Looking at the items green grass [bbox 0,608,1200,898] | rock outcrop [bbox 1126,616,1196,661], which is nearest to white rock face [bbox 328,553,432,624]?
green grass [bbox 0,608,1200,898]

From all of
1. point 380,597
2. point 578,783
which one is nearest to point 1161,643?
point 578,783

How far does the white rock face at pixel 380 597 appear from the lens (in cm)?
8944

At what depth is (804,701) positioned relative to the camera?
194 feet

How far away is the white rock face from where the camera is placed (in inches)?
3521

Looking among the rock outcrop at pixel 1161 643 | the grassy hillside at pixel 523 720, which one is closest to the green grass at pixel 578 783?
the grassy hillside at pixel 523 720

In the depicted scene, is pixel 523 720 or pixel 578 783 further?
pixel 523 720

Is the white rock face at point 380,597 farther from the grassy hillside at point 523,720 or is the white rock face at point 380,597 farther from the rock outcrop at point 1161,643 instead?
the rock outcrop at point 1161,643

--

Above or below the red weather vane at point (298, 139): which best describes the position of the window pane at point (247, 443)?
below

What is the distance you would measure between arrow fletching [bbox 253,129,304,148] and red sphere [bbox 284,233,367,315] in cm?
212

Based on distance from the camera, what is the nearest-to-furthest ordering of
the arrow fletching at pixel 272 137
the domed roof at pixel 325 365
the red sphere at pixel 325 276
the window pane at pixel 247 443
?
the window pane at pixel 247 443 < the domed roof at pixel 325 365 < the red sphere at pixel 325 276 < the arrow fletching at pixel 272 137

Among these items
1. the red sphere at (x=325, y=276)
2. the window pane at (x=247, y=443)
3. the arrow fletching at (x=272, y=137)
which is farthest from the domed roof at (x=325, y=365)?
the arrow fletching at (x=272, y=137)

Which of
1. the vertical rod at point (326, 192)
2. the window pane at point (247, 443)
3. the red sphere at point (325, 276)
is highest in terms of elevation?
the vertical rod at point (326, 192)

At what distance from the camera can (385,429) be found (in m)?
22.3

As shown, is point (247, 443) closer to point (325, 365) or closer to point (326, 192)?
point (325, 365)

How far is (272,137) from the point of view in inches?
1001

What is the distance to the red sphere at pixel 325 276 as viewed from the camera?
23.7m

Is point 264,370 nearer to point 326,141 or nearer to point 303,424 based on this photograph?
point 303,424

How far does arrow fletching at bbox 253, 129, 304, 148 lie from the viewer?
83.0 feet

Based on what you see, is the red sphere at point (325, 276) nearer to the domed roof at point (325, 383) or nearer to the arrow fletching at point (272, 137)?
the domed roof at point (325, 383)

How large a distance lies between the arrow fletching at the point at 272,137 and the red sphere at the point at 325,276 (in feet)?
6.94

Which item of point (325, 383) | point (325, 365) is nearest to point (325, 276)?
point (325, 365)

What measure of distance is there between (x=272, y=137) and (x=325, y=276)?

### Task goal
Repeat the records above word for word, starting at the line that contains "Which item of" and ending at the line that contains "What measure of". Include both of those lines.

### Response
Which item of point (325, 383) | point (325, 365) is nearest to point (325, 276)?
point (325, 365)

What measure of distance is there between (x=272, y=137) and (x=325, y=276)?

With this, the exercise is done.